▸ **EXTRACTED TEXT**:

++++++++

#!/usr/bin/env python3
"""
Keyword-based Census search system - replaces broken BGE semantic search
"""
import json
import re
import collections
from pathlib import Path
from typing import Dict, List, Optional, Tuple
import requests
class KeywordCensusSearch:
"""Fast, reliable keyword-based search for Census variables"""
def __init__(self, cache_dir: str = "knowledge-base/catalog_cache"):
self.cache_dir = Path(cache_dir)
self.cache_dir.mkdir(exist_ok=True)
# Keyword index: token -> set of variable IDs
self.keyword_index = collections.defaultdict(set)
# Variable metadata: variable_id -> {label, concept, etc}
self.variable_metadata = {}
# Domain weights from your enrichment
self.domain_weights = {}
# Tokenizer for consistent keyword extraction
self.tokenizer = re.compile(r"[A-Za-z0-9]+")
# Direct mappings for common queries
self.direct_mappings = {
"median household income": "B19013_001E",
"house cost": "B25077_001E",
"home value": "B25077_001E",
"home prices": "B25077_001E",
"average house cost": "B25077_001E",
"latino population": "B03003_003E",
"hispanic population": "B03003_003E",
"how latino": "B03003_003E",
"elderly population": "B01001_020E",
"people 65 and over": "B01001_020E",
"how many elderly": "B01001_020E",
"seniors": "B01001_020E",
"poverty rate": "S1701_C03_001E",
"unemployment rate": "S2301_C04_001E",
"median rent": "B25064_001E",
"gross rent": "B25064_001E",
}
# Keyword synonyms
self.synonyms = {
"latino": "hispanic",
"house": "home",
"cost": "value",
"average": "median",
"elderly": "65",
"seniors": "65",
"old": "65",
"poor": "poverty",
"jobless": "unemployment",
"rent": "gross",
}
def build_index(self, dataset: str = "2023/acs/acs5"):
"""Build keyword index from Census API catalog"""
print(f"🔍 Building keyword index for {dataset}...")
# Cache the catalog
cache_file = self.cache_dir / f"{dataset.replace('/', '_')}_variables.json"
if not cache_file.exists():
print(f"📡 Downloading catalog from Census API...")
url = f"https://api.census.gov/data/{dataset}/variables.json"
response = requests.get(url, timeout=30)
response.raise_for_status()
cache_file.write_text(response.text)
# Load catalog
catalog = json.loads(cache_file.read_text())["variables"]
print(f"📊 Loaded {len(catalog)} variables")
# Build keyword index
for variable_id, metadata in catalog.items():
# Skip group metadata and other non-variable entries
if 'label' not in metadata or not metadata.get('label'):
continue
# Skip if it looks like metadata (not a variable)
if variable_id in ['for', 'in', 'ucgid', 'NAME']:
continue
# Extract text for indexing
label = metadata.get('label', '')
concept = metadata.get('concept', '')
text = f"{label} {concept}".lower()
# Store metadata
self.variable_metadata[variable_id] = {
'label': label,
'concept': concept,
'predicateType': metadata.get('predicateType', ''),
'group': metadata.get('group', ''),
}
# Index all tokens
tokens = self.tokenizer.findall(text)

++++++++

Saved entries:
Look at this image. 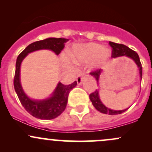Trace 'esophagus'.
Here are the masks:
<instances>
[{"mask_svg": "<svg viewBox=\"0 0 152 152\" xmlns=\"http://www.w3.org/2000/svg\"><path fill=\"white\" fill-rule=\"evenodd\" d=\"M82 79H83V75L79 73L77 76V77H76V81H77V83L79 84V85H80V84L82 83Z\"/></svg>", "mask_w": 152, "mask_h": 152, "instance_id": "esophagus-1", "label": "esophagus"}]
</instances>
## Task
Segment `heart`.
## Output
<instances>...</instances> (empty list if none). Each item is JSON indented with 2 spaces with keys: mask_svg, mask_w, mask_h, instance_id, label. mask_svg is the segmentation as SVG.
I'll return each mask as SVG.
<instances>
[{
  "mask_svg": "<svg viewBox=\"0 0 152 152\" xmlns=\"http://www.w3.org/2000/svg\"><path fill=\"white\" fill-rule=\"evenodd\" d=\"M109 56V50L96 43L78 45L73 48L70 56H62L63 64L66 67L71 66L70 60L73 62H88L91 61L93 66L101 65Z\"/></svg>",
  "mask_w": 152,
  "mask_h": 152,
  "instance_id": "heart-1",
  "label": "heart"
}]
</instances>
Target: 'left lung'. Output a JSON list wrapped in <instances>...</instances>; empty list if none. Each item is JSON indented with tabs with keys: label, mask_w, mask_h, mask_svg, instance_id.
<instances>
[{
	"label": "left lung",
	"mask_w": 152,
	"mask_h": 152,
	"mask_svg": "<svg viewBox=\"0 0 152 152\" xmlns=\"http://www.w3.org/2000/svg\"><path fill=\"white\" fill-rule=\"evenodd\" d=\"M109 45H110V47L112 48V57H118V56H126L130 57L131 59H132L134 62H136V64L137 65V66L140 69V77L142 79V65L141 62L140 61V58H139L138 54L136 53L134 50H132L126 46V45H123V44H118V43H115L113 42H109ZM102 69H96V70H93L90 73V74H91L92 76H93V77H95V79H96V81L99 83V79L100 74L102 73ZM90 101L93 103V105L94 106L95 108L98 110V111L101 112L102 113H104V114H109V115H118V114H121V113H124L126 110H127L128 109H126L124 110H110V109L107 108V107H105L103 104L102 103V102L100 101L99 96V91L98 90H96L94 92H93L92 93L90 94Z\"/></svg>",
	"instance_id": "obj_1"
}]
</instances>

++++++++

▸ **REQUIRED ACTIONS**:
(a) In the Census keyword search code, which variable ID does the query "median rent" map to?
(b) Carry on the Census keyword search code from its last line.

▸ **ANSWERS FOR THE TASKS**:
(a) B25064_001E

(b)
for token in tokens:
self.keyword_index[token].add(variable_id)
# Add synonym mappings
self._add_synonyms()
# Load domain weights if available
self._load_domain_weights()
print(f"✅ Built index with {len(self.keyword_index)} unique tokens")
def _add_synonyms(self):
"""Add synonym mappings to keyword index"""
for synonym, canonical in self.synonyms.items():
if canonical in self.keyword_index:
self.keyword_index[synonym].update(self.keyword_index[canonical])
def _load_domain_weights(self):
"""Load domain weights from enriched data"""
weights_file = Path("knowledge-base/2023_ACS_Enriched_Universe_weighted.json")
if not weights_file.exists():
print("⚠️ No domain weights file found - continuing without weights")
return
try:
with open(weights_file) as f:
data = json.load(f)
if isinstance(data, list):
variables = data
elif isinstance(data, dict):
variables = list(data.values()) if 'variables' not in data else list(data['variables'].values())
else:
variables = []
for record in variables:
if isinstance(record, dict) and 'variable_id' in record:
variable_id = record['variable_id']
weights = record.get('category_weights_linear', {})
if weights:
self.domain_weights[variable_id] = weights
print(f"📈 Loaded domain weights for {len(self.domain_weights)} variables")
except Exception as e:
print(f"⚠️ Could not load domain weights: {e}")
def search(self, query: str, k: int = 10, domain_filter: Optional[str] = None) -> List[Dict]:
"""Search for variables using keyword matching"""
# Check direct mappings first
query_clean = query.lower().strip()
if query_clean in self.direct_mappings:
variable_id = self.direct_mappings[query_clean]
result = self._get_variable_result(variable_id)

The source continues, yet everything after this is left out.